| “To the Lighthouse?”
Matthew 5:1-11
Matthew 5:14
Rockville United Church
Rev. Dr. Duncan D. Newcomer
August 5, 2007
Jesus, we just heard in our first reading, (Matthew 5) “saw
the crowds,” “went up the mountain,” “sat
down…” and began to speak. How often have you ever visualized
that this Sermon on the Mount was spoken sitting down? In the early
days of the church the words spoken, after the scriptures were read,
were spoken by the president of the congregation, called “the
presider” sitting down. Given our bouts with the air conditioning
repair people these last two weeks, I have been unsure of the setting
of this sermon. Fellowship hall sitting in a circle? On the stage
standing? Or with a pulpit, in the sanctuary?

** RECORDS SUPPLIED **
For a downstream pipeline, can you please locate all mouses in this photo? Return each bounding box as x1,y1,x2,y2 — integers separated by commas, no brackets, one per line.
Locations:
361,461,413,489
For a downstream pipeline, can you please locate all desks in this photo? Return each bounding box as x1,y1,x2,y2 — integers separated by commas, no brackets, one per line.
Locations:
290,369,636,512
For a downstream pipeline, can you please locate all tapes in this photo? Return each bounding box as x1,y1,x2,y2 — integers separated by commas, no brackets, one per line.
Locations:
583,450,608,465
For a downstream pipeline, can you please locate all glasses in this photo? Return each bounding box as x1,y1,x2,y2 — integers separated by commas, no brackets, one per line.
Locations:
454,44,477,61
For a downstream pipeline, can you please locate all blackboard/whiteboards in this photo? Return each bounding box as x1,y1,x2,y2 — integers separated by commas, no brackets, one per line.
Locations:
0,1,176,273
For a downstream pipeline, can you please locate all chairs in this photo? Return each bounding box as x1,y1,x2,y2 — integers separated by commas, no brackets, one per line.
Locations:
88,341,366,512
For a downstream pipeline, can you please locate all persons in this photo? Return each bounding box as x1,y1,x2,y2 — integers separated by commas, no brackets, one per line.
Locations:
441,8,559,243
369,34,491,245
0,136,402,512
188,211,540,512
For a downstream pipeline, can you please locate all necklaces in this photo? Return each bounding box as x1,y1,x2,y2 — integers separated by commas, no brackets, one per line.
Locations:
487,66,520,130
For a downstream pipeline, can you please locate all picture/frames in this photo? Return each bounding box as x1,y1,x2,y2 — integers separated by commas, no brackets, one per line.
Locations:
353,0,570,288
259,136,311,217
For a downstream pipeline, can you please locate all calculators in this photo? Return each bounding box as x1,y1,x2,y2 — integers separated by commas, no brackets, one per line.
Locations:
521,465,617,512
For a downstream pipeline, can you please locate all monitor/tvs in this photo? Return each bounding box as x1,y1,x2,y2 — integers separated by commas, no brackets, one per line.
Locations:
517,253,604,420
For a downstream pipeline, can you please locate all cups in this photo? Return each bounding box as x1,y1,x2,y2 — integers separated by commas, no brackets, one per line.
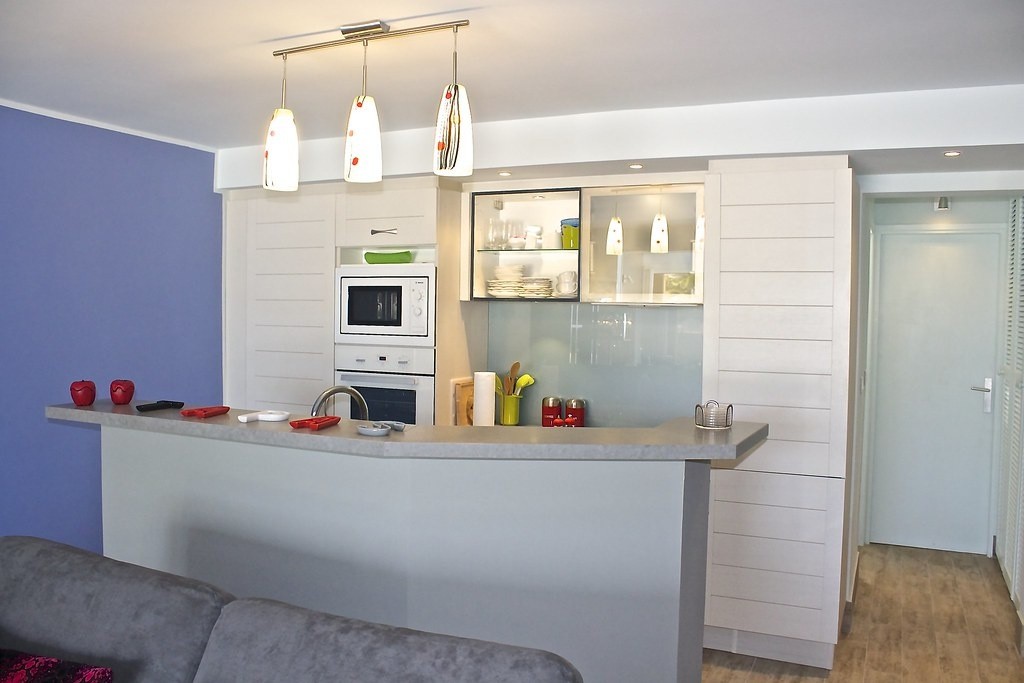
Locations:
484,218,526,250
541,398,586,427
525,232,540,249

** YOUR TASK **
Please output the sermon excerpt again in full, with every word and mark unchanged. The entries were taken from a separate source.

** ANSWER FOR THE TASK **
| “To the Lighthouse?”
Matthew 5:1-11
Matthew 5:14
Rockville United Church
Rev. Dr. Duncan D. Newcomer
August 5, 2007
Jesus, we just heard in our first reading, (Matthew 5) “saw
the crowds,” “went up the mountain,” “sat
down…” and began to speak. How often have you ever visualized
that this Sermon on the Mount was spoken sitting down? In the early
days of the church the words spoken, after the scriptures were read,
were spoken by the president of the congregation, called “the
presider” sitting down. Given our bouts with the air conditioning
repair people these last two weeks, I have been unsure of the setting
of this sermon. Fellowship hall sitting in a circle? On the stage
standing? Or with a pulpit, in the sanctuary?